Translation in Qt5 (API)

Chusslove Illich caslav.ilic at gmx.net
Sun Jul 10 14:35:30 BST 2011


Let's make this a branch about i18n API. This includes call syntax (message
strings, overloading vs. distinct names), argument substitution syntax
(method, %-operator, templates), conversion to string (special classes,
implicit vs. explicit), catalog resolution (global vs. by domain).

I have no rounded draft on this, so I'll go bit by bit. I'm hardly a daily
practitioner of C++, so feel free to respond with "that's the silliest thing
I read this week". (I would expect no less from Oswald anyway :D)

I'll call the two special classes QUITComposer and QUITTranslator, as I did
in the part on markup. I'll use QUITComposer everywhere except when it comes
to relation and exposure of these two.

>> [: Chusslove Illich :]
>> But I no longer remember why I thought implicit conversion is dangerous;
>> and why people didn't throw at me "don't be stupid, add implicit
>> conversion".

(Records provided):
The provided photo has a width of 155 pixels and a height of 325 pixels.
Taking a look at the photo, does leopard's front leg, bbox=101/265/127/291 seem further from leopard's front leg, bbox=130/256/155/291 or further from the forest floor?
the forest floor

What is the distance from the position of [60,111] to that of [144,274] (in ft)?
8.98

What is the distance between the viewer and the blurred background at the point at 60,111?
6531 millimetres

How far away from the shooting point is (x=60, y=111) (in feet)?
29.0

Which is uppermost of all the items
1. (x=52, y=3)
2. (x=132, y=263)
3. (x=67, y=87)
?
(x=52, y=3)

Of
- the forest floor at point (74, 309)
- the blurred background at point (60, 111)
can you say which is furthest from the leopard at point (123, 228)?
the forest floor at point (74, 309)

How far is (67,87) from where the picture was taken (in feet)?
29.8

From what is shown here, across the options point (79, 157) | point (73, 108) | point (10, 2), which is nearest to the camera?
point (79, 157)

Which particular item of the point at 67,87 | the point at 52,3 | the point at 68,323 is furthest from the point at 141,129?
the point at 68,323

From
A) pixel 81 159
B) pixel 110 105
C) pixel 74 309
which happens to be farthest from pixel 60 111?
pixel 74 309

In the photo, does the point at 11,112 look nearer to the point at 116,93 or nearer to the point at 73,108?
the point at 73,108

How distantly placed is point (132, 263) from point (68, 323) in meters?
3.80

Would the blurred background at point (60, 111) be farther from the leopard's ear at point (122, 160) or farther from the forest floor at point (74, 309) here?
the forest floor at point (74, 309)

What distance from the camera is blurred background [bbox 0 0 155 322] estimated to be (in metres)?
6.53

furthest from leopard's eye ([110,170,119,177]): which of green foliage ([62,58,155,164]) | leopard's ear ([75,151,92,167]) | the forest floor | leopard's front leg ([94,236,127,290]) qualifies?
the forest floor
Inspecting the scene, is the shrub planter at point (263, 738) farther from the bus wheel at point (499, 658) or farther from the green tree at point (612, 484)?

(Instructions to follow): In the post on translation in Qt5, what names does the writer use for the two special classes?

(Reply to the task): QUITComposer and QUITTranslator.